Domestic violence and relationship abuse are often cognitively associated with black eyes, broken bones, sexual assault, rape and even murder.
But what about the non-physical violence? Trauma, manipulation, control, emotional torture? A subtler, more insidious and ultimately easier to hide type of abuse?
Popular portrayals such as Wuthering Heights, Fifty Shades of Grey and the Twilight series fetishise a type of controlling, emotionally abusive relationship.
In these stories, a partner following you across the country without your permission, stalking you or dictating who you do and don't speak to is presented as impossibly romantic, rather than arguably dangerous.
So if there are no bruises and no blood, how do you know if you're in an emotionally abusive relationship?
Abuse is almost always power-related, but can start off so subtle that it might seem innocuous.
However, abuse can build up over time, so slowly that you wouldn't even realise at first.
That's why it's important to be aware of smaller, more subtle forms of abuse in order to prevent it escalating.
Psychology Today cites five common behaviours that could in time become forms of abuse...
People dictating where their partners can and can't go, and when, is exceptionally common, particularly in a family where children are involved and scheduling is critical.
However, when this behaviour becomes a method of policing your behaviour, this can slip into emotional abuse and control.
While communication of whereabouts is important, you must be free to make your own decision about where you can and can't go.
Isolation is particularly insidious, because a partner might express the desire to 'have you all to themselves' or claim that they can't bear not being with you, and dress it up as romance.
Abusers also seek to isolate victims from people who could offer support or help, such as friends and family.
Be wary of when an abuser also uses arguments to distract and distance you from your friends.
3. Put downs
All happy couples will mock each other occasionally, but when jokes or 'helpful' criticism and minor complaint stack up over time, it can start to feel hurtful.
The problem also arises when insults are disguised as jokes, so the victim is 'not allowed' to be angry or upset.

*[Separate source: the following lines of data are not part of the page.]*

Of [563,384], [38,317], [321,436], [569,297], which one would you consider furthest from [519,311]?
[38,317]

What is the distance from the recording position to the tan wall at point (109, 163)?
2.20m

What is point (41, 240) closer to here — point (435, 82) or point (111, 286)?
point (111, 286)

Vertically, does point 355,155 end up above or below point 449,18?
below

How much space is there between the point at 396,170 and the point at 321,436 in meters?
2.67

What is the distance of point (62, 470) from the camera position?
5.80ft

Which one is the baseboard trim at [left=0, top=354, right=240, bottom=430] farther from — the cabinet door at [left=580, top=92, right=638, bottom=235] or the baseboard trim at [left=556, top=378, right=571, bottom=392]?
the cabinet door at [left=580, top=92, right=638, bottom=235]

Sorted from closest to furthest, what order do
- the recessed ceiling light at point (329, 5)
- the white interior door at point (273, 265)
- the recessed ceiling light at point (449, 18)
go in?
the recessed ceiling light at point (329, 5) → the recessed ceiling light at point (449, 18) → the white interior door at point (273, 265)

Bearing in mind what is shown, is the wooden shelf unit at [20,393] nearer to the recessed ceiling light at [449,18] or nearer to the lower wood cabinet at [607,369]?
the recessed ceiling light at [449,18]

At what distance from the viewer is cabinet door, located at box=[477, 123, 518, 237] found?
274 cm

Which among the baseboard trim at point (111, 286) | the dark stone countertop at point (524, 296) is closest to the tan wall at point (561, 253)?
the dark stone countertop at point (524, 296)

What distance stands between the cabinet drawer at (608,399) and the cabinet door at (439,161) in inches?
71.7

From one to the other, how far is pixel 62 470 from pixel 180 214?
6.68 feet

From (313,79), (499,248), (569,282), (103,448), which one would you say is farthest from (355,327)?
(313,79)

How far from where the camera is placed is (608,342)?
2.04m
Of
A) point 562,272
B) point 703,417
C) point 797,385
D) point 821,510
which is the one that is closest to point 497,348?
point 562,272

If you notice that you feel worse about yourself afterwards, then begin to reflect on how they speak to you and how often they try to put you down.
There is a fine but distinct line between 'romantic surprises,' such as turning up to take someone for an impromptu lunch, and following your partner without their consent.

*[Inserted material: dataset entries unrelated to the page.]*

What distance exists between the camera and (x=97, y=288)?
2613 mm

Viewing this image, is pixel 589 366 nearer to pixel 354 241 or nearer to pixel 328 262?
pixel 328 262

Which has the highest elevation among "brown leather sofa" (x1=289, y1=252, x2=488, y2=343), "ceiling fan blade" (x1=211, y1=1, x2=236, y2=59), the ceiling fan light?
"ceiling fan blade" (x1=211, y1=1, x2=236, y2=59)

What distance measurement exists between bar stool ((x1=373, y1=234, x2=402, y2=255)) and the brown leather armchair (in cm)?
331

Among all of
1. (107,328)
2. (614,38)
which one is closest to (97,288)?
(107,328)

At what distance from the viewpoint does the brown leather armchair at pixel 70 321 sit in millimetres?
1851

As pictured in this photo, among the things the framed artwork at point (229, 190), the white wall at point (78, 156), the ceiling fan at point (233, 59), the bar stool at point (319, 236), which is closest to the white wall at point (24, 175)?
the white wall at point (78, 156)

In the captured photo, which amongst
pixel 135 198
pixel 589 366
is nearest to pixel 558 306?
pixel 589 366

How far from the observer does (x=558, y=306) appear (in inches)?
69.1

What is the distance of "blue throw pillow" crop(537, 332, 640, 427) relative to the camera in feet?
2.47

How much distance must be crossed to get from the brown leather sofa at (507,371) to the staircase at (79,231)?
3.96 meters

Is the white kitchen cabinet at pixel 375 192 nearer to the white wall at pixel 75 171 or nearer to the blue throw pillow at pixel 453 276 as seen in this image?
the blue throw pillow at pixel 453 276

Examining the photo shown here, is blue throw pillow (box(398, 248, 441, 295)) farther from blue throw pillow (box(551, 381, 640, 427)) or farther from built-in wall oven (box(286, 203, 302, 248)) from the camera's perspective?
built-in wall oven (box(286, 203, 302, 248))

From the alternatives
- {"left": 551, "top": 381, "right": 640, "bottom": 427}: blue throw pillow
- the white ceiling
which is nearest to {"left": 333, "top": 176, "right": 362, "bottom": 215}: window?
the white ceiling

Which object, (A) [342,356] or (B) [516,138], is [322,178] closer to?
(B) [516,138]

Abusers can dress this up as just "being protective" to make you fear for your safety, but it's also a form of control and can feel very invasive of your privacy.
Even if the gesture is meant in all good faith, be clear about where your boundaries are and what you are and are not comfortable with.
'Gaslighting' is a term you may not be familiar with, but you've probably seen it portrayed on TV and in fiction.
The term refers to manipulating someone into doubting their own sanity or understanding of events.
So in a relationship, if your partner refuses to see your side of an argument to the extent that they question your understanding of reality, it could be a sign of gaslighting.
The perpetrator forces the victim to question their own reality in order to gain control over them.